• The request: Write out the lines below exactly, from the line that contains "How much distance is there between point" through the end of the lines.

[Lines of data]
#####

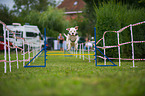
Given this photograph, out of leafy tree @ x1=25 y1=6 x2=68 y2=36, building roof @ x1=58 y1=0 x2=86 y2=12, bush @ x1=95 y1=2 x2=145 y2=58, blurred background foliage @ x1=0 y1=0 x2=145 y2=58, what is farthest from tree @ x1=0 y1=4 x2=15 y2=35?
building roof @ x1=58 y1=0 x2=86 y2=12

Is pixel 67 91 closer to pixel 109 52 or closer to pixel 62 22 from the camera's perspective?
pixel 109 52

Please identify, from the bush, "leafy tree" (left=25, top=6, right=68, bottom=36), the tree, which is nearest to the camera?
the bush

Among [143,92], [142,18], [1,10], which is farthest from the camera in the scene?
[1,10]

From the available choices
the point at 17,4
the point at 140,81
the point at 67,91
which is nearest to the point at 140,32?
the point at 140,81

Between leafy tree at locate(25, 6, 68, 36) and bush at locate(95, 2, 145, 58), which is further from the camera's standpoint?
leafy tree at locate(25, 6, 68, 36)

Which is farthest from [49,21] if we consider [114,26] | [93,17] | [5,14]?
[114,26]

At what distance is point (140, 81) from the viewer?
245cm

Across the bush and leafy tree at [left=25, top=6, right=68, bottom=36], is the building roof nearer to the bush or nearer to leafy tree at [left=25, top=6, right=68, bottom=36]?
leafy tree at [left=25, top=6, right=68, bottom=36]

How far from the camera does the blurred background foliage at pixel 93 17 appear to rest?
9.54 m

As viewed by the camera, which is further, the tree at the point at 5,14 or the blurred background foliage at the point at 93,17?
the tree at the point at 5,14

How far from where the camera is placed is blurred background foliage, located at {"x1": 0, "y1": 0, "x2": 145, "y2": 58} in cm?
954

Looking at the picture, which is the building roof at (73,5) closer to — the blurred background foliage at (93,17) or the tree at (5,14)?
the blurred background foliage at (93,17)

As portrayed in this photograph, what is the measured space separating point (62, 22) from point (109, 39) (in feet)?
91.2

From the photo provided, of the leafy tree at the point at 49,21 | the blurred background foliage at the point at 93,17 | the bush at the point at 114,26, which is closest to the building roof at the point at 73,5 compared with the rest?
the blurred background foliage at the point at 93,17
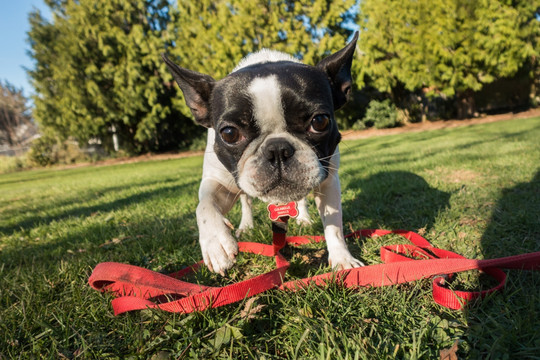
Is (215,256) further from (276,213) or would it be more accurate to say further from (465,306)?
(465,306)

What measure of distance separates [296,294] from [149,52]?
25309 mm

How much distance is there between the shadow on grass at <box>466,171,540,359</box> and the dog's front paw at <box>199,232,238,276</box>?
4.44ft

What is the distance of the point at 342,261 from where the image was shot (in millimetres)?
2451

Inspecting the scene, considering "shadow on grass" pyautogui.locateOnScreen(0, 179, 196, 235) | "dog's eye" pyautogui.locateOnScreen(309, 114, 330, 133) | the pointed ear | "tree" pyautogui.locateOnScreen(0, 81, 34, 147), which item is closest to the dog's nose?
"dog's eye" pyautogui.locateOnScreen(309, 114, 330, 133)

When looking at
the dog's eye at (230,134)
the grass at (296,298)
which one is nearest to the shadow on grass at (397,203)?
the grass at (296,298)

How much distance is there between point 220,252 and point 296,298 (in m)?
0.57

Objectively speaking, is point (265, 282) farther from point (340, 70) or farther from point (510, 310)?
point (340, 70)

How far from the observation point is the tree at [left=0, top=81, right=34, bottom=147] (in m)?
47.0

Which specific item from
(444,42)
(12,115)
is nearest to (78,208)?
(444,42)

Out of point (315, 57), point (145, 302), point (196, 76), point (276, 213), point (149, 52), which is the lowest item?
point (145, 302)

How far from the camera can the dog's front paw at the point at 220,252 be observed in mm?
2123

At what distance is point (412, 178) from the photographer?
5.53 meters

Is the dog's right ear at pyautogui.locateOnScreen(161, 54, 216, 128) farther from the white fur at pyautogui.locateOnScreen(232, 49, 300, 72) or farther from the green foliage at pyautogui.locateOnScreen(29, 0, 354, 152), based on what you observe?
the green foliage at pyautogui.locateOnScreen(29, 0, 354, 152)

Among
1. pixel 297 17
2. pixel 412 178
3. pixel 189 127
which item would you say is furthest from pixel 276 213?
pixel 189 127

#####

• Solution:
How much distance is there between point 220,252 and point 296,298 (in m)?
0.57

Objectively speaking, is point (265, 282) farther from point (340, 70) or farther from point (510, 310)?
point (340, 70)

How far from the observation point is the tree at [left=0, top=81, right=34, bottom=147] (in m)?
47.0

Which specific item from
(444,42)
(12,115)
is nearest to (78,208)?
(444,42)

Out of point (315, 57), point (145, 302), point (196, 76), point (276, 213), point (149, 52), which is the lowest item?
point (145, 302)

How far from the camera can the dog's front paw at the point at 220,252 be observed in mm?
2123

At what distance is point (412, 178) from the photographer?
5.53 meters

Is the dog's right ear at pyautogui.locateOnScreen(161, 54, 216, 128) farther from the white fur at pyautogui.locateOnScreen(232, 49, 300, 72) or farther from the green foliage at pyautogui.locateOnScreen(29, 0, 354, 152), based on what you observe?
the green foliage at pyautogui.locateOnScreen(29, 0, 354, 152)

Among
1. pixel 297 17
2. pixel 412 178
3. pixel 189 127
which item would you say is furthest from pixel 276 213?
pixel 189 127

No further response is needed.